Since God is timeless and immortal, and Man is temporal and experiences time in a linear manner, our Lord would, under communicatio idiomatum, experience, in a manner where, thanks to omnipotence, the Word of God could, to avoid an overload of information that would damage His full, and thus, before his resurrection, frail and vincible humanity, the attributes of the communication of properties so as to perfect the hypostatic or natural union, so that our Lord would experience creation from within, either during, or I would conjecture, after, His mission on Earth, because it seems that before the Ascension, the demands of His ministry would preclude what one might conjecture His full humanity might otherwise experience as a distraction. And thus it would be both the divine and human will of the Logos to delay this until a suitable time, such as the Ascension, or perhaps in Heaven, where the entirety of existence might be perceived in a linear manner by a risen and glorified human, which our Savior remains, as well as God the Son, as one person, with one nature or hypostasis.

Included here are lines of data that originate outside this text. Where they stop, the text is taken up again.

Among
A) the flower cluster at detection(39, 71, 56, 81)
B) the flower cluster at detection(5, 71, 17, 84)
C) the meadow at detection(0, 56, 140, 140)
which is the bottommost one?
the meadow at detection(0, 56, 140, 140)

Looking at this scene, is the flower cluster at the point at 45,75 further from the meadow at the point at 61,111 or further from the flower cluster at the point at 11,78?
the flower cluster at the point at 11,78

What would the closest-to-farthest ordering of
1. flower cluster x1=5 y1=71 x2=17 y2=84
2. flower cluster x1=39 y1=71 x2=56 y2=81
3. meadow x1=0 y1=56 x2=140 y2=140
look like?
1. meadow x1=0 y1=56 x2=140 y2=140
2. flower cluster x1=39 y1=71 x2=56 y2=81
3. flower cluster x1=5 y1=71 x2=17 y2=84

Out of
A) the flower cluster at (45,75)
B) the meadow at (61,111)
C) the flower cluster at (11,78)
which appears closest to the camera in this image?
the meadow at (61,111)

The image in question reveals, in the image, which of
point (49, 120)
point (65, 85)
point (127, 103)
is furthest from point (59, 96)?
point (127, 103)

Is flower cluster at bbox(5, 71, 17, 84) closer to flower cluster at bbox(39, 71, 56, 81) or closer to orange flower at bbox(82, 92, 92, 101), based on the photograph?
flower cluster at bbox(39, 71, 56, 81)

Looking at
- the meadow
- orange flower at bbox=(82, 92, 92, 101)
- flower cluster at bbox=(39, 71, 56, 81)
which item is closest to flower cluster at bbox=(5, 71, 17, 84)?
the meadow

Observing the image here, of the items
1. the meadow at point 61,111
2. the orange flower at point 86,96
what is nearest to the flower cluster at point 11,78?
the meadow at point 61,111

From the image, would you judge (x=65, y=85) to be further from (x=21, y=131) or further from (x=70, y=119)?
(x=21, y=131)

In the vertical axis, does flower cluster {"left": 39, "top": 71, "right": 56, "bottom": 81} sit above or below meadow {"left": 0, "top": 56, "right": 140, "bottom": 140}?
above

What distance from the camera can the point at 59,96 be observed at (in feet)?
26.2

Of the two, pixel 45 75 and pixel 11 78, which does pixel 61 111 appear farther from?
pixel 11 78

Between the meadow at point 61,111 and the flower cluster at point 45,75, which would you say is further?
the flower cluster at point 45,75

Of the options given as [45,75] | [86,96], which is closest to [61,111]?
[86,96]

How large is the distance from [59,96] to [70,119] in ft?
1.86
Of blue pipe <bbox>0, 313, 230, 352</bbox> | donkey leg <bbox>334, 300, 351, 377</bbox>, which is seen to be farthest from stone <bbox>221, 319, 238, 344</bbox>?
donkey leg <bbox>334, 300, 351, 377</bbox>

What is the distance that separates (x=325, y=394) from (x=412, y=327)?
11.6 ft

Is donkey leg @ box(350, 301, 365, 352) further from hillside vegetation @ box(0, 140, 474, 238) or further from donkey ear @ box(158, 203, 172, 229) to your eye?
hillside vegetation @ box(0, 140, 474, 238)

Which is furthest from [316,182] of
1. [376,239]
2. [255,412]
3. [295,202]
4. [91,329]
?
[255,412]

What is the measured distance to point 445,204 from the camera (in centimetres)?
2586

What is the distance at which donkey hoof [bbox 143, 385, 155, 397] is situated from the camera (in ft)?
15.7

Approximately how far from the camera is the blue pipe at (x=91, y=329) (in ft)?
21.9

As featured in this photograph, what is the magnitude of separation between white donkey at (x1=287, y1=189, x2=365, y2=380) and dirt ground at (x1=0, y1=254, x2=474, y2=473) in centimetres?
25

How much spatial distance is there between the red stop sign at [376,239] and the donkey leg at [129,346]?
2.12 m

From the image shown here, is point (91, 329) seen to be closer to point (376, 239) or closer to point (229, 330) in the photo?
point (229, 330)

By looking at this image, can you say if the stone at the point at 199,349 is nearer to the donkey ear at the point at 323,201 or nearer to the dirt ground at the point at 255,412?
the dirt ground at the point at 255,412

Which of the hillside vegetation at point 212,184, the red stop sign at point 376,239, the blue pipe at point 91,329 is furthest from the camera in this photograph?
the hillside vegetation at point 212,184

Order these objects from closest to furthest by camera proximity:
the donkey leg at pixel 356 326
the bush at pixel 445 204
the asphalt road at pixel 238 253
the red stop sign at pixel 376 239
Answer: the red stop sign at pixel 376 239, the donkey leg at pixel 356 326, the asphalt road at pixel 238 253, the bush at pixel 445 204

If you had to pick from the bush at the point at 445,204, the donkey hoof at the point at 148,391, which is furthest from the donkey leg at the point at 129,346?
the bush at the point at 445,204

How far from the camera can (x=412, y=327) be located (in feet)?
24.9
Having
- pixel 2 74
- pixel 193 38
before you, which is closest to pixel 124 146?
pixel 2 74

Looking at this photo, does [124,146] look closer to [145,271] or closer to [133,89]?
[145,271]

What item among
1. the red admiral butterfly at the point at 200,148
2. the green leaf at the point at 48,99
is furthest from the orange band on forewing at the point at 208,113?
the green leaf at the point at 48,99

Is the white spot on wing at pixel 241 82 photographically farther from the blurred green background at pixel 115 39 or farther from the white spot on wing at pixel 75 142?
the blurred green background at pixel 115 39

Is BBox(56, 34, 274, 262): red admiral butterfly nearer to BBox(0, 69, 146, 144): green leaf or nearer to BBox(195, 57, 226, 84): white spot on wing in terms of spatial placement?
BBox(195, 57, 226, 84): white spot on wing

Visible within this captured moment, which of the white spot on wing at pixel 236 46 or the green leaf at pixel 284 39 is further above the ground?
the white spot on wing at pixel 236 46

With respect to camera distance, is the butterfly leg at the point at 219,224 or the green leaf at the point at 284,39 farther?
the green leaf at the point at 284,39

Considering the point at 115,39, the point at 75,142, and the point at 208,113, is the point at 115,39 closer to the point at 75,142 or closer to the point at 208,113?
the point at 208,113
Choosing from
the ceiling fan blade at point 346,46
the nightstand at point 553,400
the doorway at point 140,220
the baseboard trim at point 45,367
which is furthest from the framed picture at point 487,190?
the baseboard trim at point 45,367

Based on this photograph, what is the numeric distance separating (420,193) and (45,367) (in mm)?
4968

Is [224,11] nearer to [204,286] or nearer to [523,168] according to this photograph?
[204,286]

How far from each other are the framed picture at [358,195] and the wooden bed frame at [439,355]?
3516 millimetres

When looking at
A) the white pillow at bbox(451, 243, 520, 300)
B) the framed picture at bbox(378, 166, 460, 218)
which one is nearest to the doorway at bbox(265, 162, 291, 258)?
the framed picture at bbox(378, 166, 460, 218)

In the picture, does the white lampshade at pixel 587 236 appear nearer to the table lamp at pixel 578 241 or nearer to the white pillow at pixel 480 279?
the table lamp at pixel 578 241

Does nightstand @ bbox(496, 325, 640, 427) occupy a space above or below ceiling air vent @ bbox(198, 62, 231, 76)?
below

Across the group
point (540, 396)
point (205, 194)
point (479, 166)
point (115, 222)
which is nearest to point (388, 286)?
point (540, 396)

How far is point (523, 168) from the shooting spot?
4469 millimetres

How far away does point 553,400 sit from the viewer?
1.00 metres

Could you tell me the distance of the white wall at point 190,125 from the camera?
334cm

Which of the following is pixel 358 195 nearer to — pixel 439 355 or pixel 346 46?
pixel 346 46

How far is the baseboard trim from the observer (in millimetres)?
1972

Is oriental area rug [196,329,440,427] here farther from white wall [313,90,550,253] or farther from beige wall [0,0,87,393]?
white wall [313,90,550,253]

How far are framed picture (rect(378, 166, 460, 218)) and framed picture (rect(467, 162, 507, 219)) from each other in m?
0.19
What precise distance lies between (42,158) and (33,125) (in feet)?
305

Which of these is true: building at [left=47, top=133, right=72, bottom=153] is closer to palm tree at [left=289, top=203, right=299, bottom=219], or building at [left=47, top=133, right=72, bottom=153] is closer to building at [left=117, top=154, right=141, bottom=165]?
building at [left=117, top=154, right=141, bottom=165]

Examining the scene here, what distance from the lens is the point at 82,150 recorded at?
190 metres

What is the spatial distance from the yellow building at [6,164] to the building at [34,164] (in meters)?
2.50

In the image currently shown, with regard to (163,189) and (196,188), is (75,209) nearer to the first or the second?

So, there is an answer to the conundrum of an immutable God apparently changing in the Old Testament. Jesus Christ is, as the creed says, very God of very God. As long as we accept fully the Nicene doctrine and Trinitarian theology, and reject Nestorianism and embrace Chalcedonian or Miaphysite Christology, which facilitate the communication of all properties between the divinity and humanity of the Word of God, and indeed owing to omnipotence, communicatio idiomatum could well have been regulated by God so as to perfect the Incarnation, ensuring the complete, sublime and perfected unification in nature or hypostasis true and absolute humanity and true and absolute divinity, thus enabling the communication if properties to be entirely unhindered without changing or confusing the pure divinity and pure humanity of the incarnate Lord, we can have God change because of the Incarnation of the Word, while in a most splendid mystery remaining entirely immutable, because the union of humanity and divinity did not entail, as the Coptic priest says in the Confiteor ante Communionem, change, confusion, or separation, for even “the wink of an eye.” (look for the prayer “Amen, amen, amen, I believe and confess until the last breath” on Google, or I can send it to you; the Coptic liturgy is available in myrid public domain English translations; also this prayer is very similiar to the Pre Communion Prayer of St. John Chrysostom, which a number of Antiochian, OCA and other Eastern Orthodox parishes in the US now recite in unison before the precious body and blood of our Lord are partaken of by the faithful).